▸ **Extracted text**:
************

Redefining Dependency Theory

With that in Mind I would like to just present how I would like to define dependency theory. In order to demonstrate how it can still be relevant. And also because it hasn’t really been defined as a research program before. The definitions that exist tend to be either focused on Latin American theories or on specific elements within dependency theory, or specific theoretical traditions within dependency theory, but not looking at it as a research program. So I followed Lakatos here to develop this and to define this. He sees research programs as a collection of interrelated theories that have a common hypothesis that form the ‘hard core’.

This framework has been used to define lots of different research programs. A new research program doesn’t necessarily explain the same questions better, but rather different things from other research programs. You will see here that I have put a core hypothesis in dependency theory, is that global capitalism tends to be polarising. So it has inequality at its core, to what it is trying to explain this polarising tendencies in global capitalism. That is different from if you look at for example development economics today. The core things that that discipline tries to explain tend to have more to do with poverty reduction, more micro-oriented questions. So often these research programs are explaining different things, right? It is not necessarily that dependency theory was more mainstream in the 50s, 60s and 70s and was replaced by a research program that was looking at the same questions approaching it differently. Actually it was replaced by a body of theories that asked different kinds of questions.

************

▸ **Provided material**:
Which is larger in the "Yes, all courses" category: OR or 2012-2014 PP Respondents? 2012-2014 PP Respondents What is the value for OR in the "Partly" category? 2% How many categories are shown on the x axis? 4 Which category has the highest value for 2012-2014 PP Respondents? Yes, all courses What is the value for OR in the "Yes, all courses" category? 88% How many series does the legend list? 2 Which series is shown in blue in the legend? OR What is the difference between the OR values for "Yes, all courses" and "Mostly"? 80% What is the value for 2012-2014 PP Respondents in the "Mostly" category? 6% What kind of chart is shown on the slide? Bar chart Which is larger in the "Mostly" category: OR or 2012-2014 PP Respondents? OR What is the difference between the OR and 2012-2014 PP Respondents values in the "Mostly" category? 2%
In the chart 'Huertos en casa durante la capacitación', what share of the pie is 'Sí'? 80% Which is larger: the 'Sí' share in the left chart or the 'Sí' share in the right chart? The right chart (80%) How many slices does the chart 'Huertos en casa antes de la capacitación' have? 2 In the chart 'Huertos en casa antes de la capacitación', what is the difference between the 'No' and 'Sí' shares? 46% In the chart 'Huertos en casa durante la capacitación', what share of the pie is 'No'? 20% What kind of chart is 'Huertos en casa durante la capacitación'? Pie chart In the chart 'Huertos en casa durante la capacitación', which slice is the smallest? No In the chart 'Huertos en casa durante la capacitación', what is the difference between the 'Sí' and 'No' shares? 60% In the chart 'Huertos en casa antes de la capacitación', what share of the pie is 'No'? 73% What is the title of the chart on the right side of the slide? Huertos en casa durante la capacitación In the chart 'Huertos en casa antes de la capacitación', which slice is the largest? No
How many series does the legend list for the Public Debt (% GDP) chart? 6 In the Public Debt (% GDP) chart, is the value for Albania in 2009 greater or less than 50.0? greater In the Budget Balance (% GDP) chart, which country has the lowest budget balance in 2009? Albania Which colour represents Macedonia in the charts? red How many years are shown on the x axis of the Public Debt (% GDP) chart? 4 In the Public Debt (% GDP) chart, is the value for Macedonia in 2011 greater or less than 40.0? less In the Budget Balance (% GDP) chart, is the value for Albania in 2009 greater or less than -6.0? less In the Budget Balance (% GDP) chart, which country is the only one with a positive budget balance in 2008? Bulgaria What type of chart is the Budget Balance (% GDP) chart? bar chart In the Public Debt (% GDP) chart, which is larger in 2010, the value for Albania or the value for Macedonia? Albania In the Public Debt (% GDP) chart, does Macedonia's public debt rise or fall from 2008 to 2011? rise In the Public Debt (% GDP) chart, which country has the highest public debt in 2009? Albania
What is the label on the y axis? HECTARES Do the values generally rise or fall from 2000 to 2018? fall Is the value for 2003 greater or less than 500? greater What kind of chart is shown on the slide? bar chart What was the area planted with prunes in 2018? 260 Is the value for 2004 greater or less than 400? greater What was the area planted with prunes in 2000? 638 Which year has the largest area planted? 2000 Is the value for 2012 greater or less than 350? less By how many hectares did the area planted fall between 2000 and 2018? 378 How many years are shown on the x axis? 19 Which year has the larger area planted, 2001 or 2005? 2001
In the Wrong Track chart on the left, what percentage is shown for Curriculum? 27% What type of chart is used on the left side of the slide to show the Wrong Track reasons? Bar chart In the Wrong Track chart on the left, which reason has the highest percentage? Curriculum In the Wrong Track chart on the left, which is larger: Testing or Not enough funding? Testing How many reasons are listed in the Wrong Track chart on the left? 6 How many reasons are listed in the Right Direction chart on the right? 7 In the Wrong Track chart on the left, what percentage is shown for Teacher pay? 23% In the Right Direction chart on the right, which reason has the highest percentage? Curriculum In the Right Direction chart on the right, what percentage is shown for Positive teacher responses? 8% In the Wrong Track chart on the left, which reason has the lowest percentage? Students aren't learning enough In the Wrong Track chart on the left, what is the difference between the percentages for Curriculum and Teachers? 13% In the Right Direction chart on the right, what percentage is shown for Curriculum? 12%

************

Reproduce the complete passage on redefining dependency theory word for word, from its heading to its final sentence.

Redefining Dependency Theory

With that in Mind I would like to just present how I would like to define dependency theory. In order to demonstrate how it can still be relevant. And also because it hasn’t really been defined as a research program before. The definitions that exist tend to be either focused on Latin American theories or on specific elements within dependency theory, or specific theoretical traditions within dependency theory, but not looking at it as a research program. So I followed Lakatos here to develop this and to define this. He sees research programs as a collection of interrelated theories that have a common hypothesis that form the ‘hard core’.

This framework has been used to define lots of different research programs. A new research program doesn’t necessarily explain the same questions better, but rather different things from other research programs. You will see here that I have put a core hypothesis in dependency theory, is that global capitalism tends to be polarising. So it has inequality at its core, to what it is trying to explain this polarising tendencies in global capitalism. That is different from if you look at for example development economics today. The core things that that discipline tries to explain tend to have more to do with poverty reduction, more micro-oriented questions. So often these research programs are explaining different things, right? It is not necessarily that dependency theory was more mainstream in the 50s, 60s and 70s and was replaced by a research program that was looking at the same questions approaching it differently. Actually it was replaced by a body of theories that asked different kinds of questions.